** Exercise directions **
Format the listing below as a Markdown table with the columns "Row" and "Text", numbering each line and skipping blank lines. Leave the pictures out of the table.
• • • • • • •
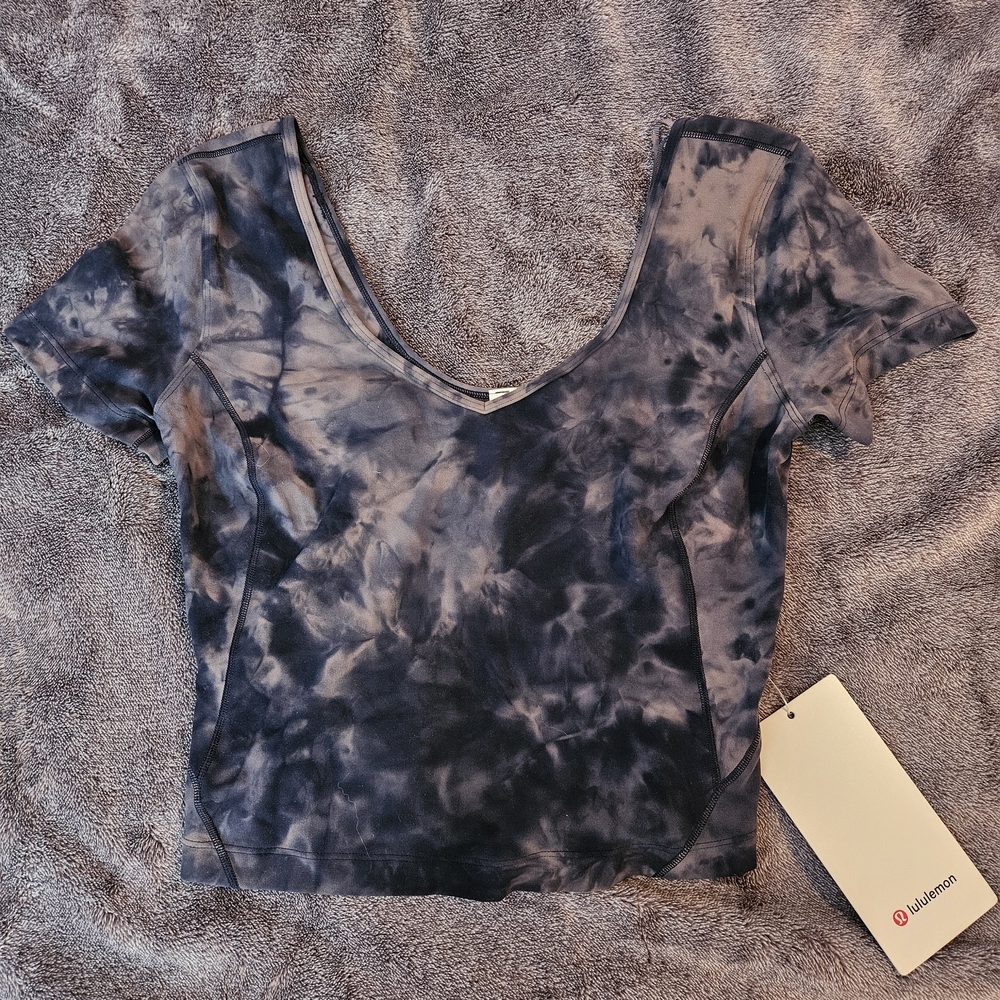 lululemon athletica Womens Align Tee Blue Tie-Dye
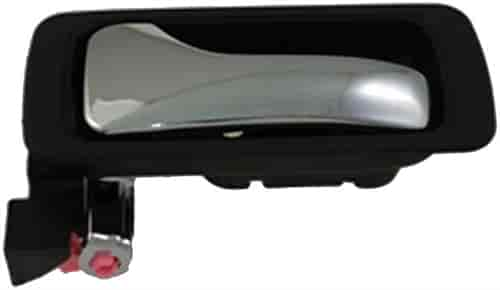 Interior Door Handle Rear Left Chrome Lever/Black Housing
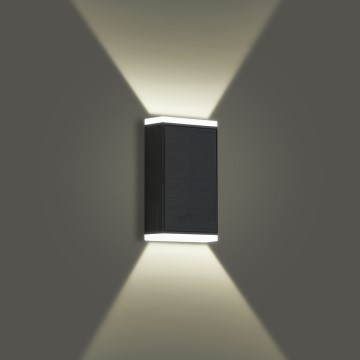 Brilagi - Luminária de parede solar LED SUN GUARD LED/2W/3,7V 2000 mAh IP45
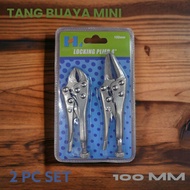 TANG BUAYA MINI 2PC SET 4INC DAN 5INC 100MM FULL BESI S2522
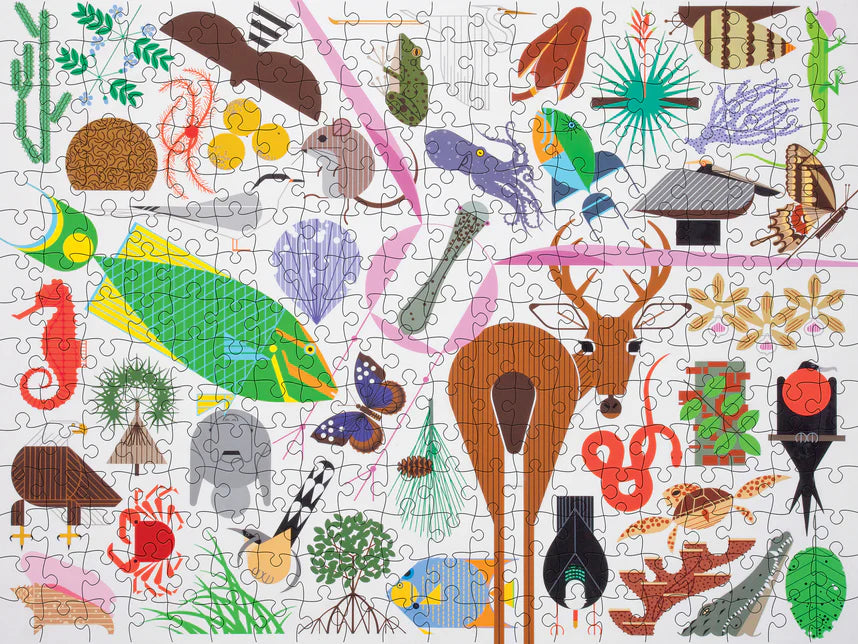 Wildlife Wonders - Charley Harper, 500-piece puzzle, Pomegranate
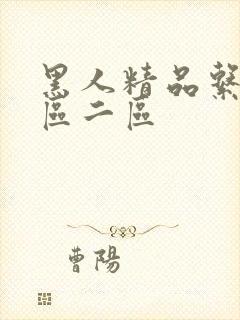 黑人精品系列一区二区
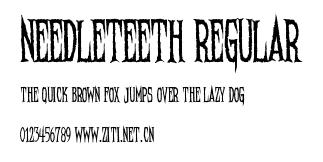 Needleteeth Regular.ttf字體轉換器圖片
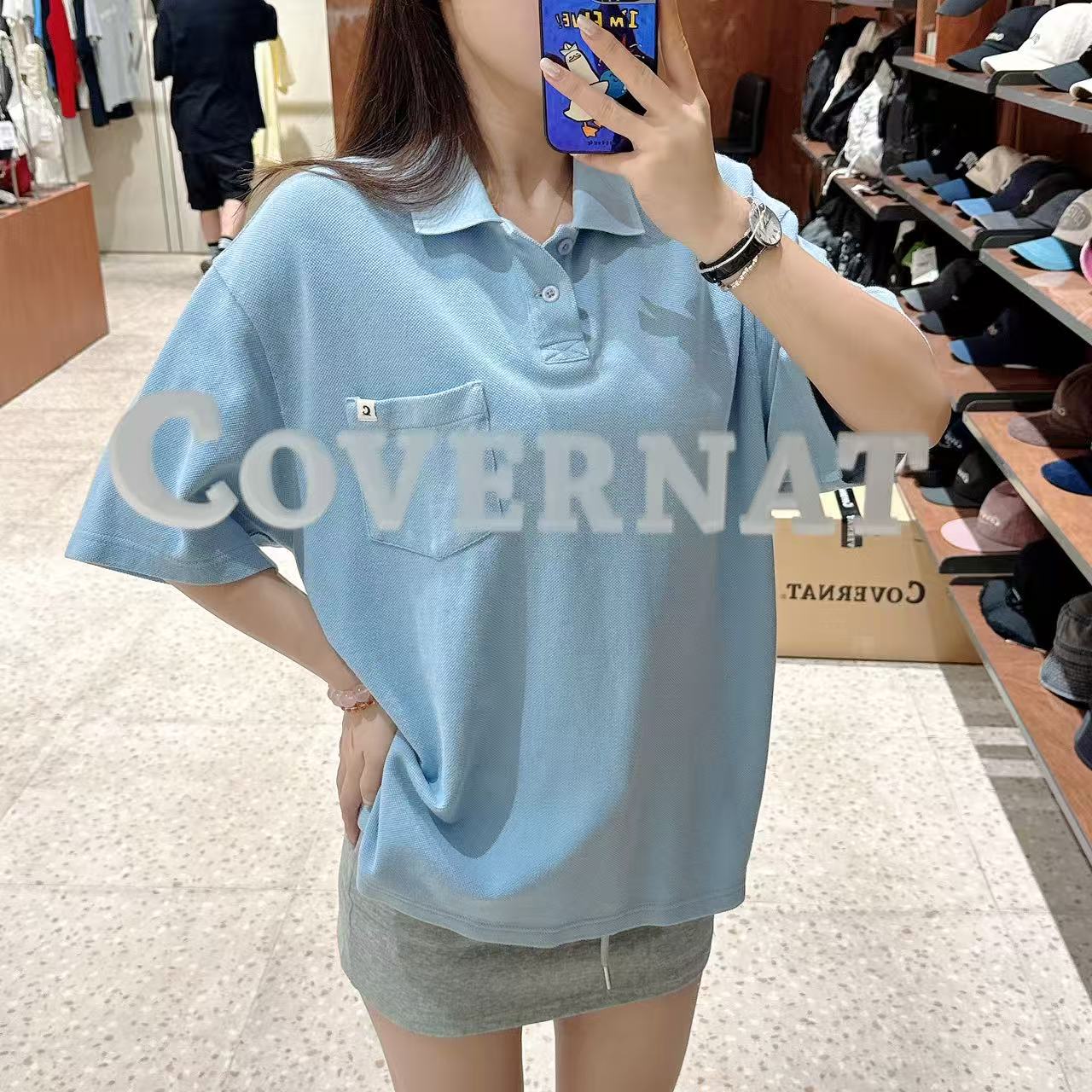 韓國 Covernat Dying Polo T-Shirt【CO063】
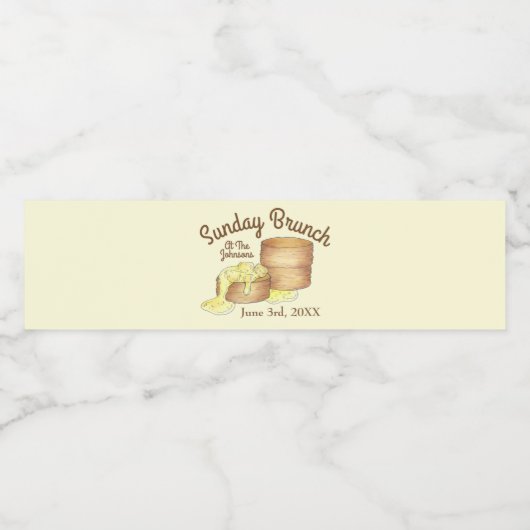 Sunday Breakfast Brunch Biscuits Sause Gravy Waterfles Etiket (Enkel label)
• • • • • • •
** Exercise output **
| Row | Text |
|---|---|
| 1 |  lululemon athletica Womens Align Tee Blue Tie-Dye |
| 2 |  Interior Door Handle Rear Left Chrome Lever/Black Housing |
| 3 |  Brilagi - Luminária de parede solar LED SUN GUARD LED/2W/3,7V 2000 mAh IP45 |
| 4 |  TANG BUAYA MINI 2PC SET 4INC DAN 5INC 100MM FULL BESI S2522 |
| 5 |  Wildlife Wonders - Charley Harper, 500-piece puzzle, Pomegranate |
| 6 |  黑人精品系列一区二区 |
| 7 |  Needleteeth Regular.ttf字體轉換器圖片 |
| 8 |  韓國 Covernat Dying Polo T-Shirt【CO063】 |
| 9 |  Sunday Breakfast Brunch Biscuits Sause Gravy Waterfles Etiket (Enkel label) |